Somut olayda davacı taraf, davalının sözleşmenin sona ermesinden sonra gerçekleşen eylemi sebebiyle cezai şart istemekte olup, rekabet yasağının iş sözleşmesinin bitiminden sonraki bir tarihte ihlal edilmesi iş mahkemelerini görevli olmaktan çıkarmaktadır. Ayrıca rekabet yasağının belirlenmesinde ticari sırrın ne olduğu uzman mahkemelerce değerlendirilmesi gereken ve piyasa şartlarıyla sıkı sıkıya bağlı bulunan ticari bir konudur. Kaldı ki, davanın açıldığı tarih itibariyle yürürlükte bulunan mülga 6762 sayılı Türk Ticaret Kanunu'nun 4. maddesiyle kanun koyucu çok açık bir şekilde 818 sayılı Kanun'un 348. maddesinden kaynaklanan davaların mutlak ticari davalardan olduğunu öngörmüştür. Mutlak ticari davalar herhangi bir unsurun, bağlama noktasının veya sebebin davanın ticari niteliğini değiştirmediği, mahkemenin kanaatinin rol oynamadığı davalardandır. Yargıtay Hukuk Genel Kurulu 29.02.2012 Tarih 2011/11-781 Esas- 2012/109 Karar sayılı ilamında da hizmet sözleşmesinin sona ermesinden sonra gerçekleşen rekabet yasağına aykırılığı düzenleyen 818 sayılı Kanun’un 348. maddesi kapsamında değerlendirilmesi gereken uyuşmazlıklara ilişkin davaların 6762 sayılı Türk Ticaret Kanunu’nun 4/1-3. maddesi gereğince mutlak ticari dava niteliği taşıdığı ve mutlak ticari davaların görülme yerinin ise, açık biçimde ticaret mahkemeleri olduğu belirtilmiştir. (E.2012/9107,K.2013/28992,T. 12.11.2013)

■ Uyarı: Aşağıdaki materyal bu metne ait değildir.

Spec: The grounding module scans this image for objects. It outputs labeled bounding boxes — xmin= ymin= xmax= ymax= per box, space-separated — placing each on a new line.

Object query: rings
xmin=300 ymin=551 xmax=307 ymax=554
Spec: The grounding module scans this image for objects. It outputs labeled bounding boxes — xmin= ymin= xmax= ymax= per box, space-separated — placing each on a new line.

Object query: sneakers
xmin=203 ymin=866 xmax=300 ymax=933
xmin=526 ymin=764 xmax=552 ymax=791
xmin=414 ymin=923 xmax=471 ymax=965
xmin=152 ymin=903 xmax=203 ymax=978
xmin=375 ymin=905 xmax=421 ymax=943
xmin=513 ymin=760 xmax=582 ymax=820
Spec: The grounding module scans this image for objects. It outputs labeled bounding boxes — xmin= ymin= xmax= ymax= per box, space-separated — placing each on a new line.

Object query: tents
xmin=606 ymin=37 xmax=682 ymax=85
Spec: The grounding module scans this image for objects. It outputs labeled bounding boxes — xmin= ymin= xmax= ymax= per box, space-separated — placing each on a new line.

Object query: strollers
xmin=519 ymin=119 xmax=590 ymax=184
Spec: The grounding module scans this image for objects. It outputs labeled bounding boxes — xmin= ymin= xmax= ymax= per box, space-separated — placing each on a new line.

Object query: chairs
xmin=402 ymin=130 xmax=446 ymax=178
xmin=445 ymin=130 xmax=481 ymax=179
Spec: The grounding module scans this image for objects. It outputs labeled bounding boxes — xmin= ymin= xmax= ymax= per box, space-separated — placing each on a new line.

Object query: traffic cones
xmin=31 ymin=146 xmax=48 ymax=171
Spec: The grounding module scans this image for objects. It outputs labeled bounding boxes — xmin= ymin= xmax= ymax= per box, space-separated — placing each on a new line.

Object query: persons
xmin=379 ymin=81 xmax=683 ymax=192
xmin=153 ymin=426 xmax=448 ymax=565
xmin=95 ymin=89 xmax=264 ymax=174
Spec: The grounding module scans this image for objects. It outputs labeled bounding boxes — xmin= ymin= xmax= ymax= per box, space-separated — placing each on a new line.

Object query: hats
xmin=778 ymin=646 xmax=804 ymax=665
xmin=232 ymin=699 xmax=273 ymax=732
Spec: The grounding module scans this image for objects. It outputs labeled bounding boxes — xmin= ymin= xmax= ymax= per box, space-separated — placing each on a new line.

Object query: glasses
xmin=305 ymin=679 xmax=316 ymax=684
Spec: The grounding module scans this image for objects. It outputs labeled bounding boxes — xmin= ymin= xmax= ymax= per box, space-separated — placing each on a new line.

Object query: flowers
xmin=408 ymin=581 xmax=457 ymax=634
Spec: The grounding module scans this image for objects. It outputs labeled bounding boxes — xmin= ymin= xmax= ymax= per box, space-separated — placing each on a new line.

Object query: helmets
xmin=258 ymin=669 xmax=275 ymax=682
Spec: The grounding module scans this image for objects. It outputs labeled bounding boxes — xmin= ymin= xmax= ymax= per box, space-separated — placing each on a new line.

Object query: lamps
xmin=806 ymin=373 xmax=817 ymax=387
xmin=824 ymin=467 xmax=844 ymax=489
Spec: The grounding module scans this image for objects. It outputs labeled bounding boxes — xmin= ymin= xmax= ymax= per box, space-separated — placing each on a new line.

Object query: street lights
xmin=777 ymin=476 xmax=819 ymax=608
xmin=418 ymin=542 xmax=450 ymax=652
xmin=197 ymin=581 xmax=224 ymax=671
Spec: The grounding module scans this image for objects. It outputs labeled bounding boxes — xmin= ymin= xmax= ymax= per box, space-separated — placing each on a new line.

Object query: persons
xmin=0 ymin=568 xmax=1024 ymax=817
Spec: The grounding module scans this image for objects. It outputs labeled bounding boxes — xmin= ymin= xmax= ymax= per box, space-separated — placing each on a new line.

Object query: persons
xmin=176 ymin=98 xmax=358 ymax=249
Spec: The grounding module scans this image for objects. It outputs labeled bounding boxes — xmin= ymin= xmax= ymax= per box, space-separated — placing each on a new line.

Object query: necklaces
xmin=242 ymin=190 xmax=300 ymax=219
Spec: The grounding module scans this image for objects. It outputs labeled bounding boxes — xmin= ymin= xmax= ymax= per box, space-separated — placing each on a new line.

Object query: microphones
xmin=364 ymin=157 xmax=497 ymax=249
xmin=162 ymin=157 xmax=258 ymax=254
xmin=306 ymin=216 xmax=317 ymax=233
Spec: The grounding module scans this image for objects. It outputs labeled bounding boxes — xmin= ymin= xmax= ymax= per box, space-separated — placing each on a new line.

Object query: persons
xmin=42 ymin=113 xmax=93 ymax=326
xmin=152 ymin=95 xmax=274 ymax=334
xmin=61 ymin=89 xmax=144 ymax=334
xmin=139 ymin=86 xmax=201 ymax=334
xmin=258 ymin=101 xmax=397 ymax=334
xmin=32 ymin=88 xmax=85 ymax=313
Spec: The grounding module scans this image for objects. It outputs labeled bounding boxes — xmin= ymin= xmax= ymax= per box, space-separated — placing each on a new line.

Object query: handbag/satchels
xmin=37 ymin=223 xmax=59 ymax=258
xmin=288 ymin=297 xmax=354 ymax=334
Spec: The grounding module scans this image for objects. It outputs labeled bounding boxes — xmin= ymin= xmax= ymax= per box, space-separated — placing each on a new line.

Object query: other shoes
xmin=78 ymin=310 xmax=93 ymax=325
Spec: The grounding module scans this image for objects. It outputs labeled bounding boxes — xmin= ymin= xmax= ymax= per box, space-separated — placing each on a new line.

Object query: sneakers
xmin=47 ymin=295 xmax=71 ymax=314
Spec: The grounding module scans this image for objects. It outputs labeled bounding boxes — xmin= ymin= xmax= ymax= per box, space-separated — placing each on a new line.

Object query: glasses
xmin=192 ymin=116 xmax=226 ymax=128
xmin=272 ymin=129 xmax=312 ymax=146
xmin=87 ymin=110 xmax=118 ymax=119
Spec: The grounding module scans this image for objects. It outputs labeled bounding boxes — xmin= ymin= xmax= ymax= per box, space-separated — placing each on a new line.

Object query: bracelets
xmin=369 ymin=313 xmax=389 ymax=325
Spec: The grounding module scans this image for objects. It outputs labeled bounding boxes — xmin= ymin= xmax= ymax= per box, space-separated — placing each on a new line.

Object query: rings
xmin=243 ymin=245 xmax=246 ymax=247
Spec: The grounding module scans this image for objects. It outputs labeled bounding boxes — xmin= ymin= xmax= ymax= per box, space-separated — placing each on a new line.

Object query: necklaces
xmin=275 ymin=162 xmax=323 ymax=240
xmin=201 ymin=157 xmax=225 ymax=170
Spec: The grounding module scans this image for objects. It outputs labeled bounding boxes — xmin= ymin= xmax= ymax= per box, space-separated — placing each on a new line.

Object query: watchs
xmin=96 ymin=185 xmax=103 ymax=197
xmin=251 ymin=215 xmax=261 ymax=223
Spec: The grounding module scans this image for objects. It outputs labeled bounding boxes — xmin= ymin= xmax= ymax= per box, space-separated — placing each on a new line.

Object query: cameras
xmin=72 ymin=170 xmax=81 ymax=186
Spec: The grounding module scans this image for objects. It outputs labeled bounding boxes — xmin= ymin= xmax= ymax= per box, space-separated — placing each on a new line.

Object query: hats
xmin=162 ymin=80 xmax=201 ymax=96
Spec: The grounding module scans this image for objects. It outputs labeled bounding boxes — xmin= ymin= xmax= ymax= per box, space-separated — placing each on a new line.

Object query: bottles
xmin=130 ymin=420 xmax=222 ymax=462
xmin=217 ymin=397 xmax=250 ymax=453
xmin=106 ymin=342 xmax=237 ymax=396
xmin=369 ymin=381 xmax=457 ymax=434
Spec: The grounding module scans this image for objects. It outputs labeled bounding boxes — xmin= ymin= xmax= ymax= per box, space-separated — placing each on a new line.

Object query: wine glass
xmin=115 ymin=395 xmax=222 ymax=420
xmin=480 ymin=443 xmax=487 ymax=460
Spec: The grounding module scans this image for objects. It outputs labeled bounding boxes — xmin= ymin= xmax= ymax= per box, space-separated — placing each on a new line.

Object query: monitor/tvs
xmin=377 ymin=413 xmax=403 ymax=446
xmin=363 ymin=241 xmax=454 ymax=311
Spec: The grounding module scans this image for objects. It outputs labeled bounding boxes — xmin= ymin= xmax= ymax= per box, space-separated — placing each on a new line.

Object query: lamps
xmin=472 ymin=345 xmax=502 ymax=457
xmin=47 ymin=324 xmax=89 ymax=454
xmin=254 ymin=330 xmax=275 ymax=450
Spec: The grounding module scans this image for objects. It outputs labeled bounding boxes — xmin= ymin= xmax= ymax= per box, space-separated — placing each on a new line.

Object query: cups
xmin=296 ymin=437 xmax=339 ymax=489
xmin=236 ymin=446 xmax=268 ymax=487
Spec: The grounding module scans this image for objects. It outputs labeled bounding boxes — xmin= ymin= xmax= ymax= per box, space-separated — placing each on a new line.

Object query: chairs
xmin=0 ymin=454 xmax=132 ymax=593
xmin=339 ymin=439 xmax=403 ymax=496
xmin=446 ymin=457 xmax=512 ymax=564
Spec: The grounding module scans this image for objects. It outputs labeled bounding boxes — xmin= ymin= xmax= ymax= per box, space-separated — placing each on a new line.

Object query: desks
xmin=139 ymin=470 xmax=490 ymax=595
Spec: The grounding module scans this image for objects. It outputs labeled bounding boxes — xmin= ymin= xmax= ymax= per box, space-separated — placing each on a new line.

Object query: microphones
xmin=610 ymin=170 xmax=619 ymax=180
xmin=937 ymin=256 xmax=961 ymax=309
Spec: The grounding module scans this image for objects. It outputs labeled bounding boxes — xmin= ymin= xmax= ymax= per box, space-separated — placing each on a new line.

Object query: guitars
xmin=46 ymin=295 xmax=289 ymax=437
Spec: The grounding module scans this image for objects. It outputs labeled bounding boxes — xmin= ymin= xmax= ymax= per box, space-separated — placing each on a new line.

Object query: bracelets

Değerlendirme: Yargıtayın bu kararı Yeni Borçlar Kanunu ile birlikte dile getirdiğimiz "sert" eleştirileri bir kere daha haklı çıkarıyor. İş Hukuku ile ilgili konuların son derece hatalı bir biçimde Borçlar Kanunu içine alınmasının sonucu bu! Ticaret Mahkemesi nasıl bir mantık ile doğrudan bir iş hukuku uyuşmazlığına bakacak ve inceleyecek? Durumun işçi aleyhine olacağı son derece açık. Esasen sorun 4857 sayılı Kanunun iş hukuku ile ilgili bir çok konuyu düzenlememiş olmasından kaynaklanıyor. Kanunkoyucu 1475 sayılı Kanun üzerine modeli oturtmuş. Oysa, doğru olan, çağdaş olan işçi ve işverenin karşılıklı borçları da dahil olmak üzere bütünlük içinde bir kanun yapmaktı. Basın ve Deniz İş Kanunu ayırımına da son vermek, bu çalışanlar için gerekli olan noktalarda ek ve istisna hükümleri ile düzenleme yapmaktı...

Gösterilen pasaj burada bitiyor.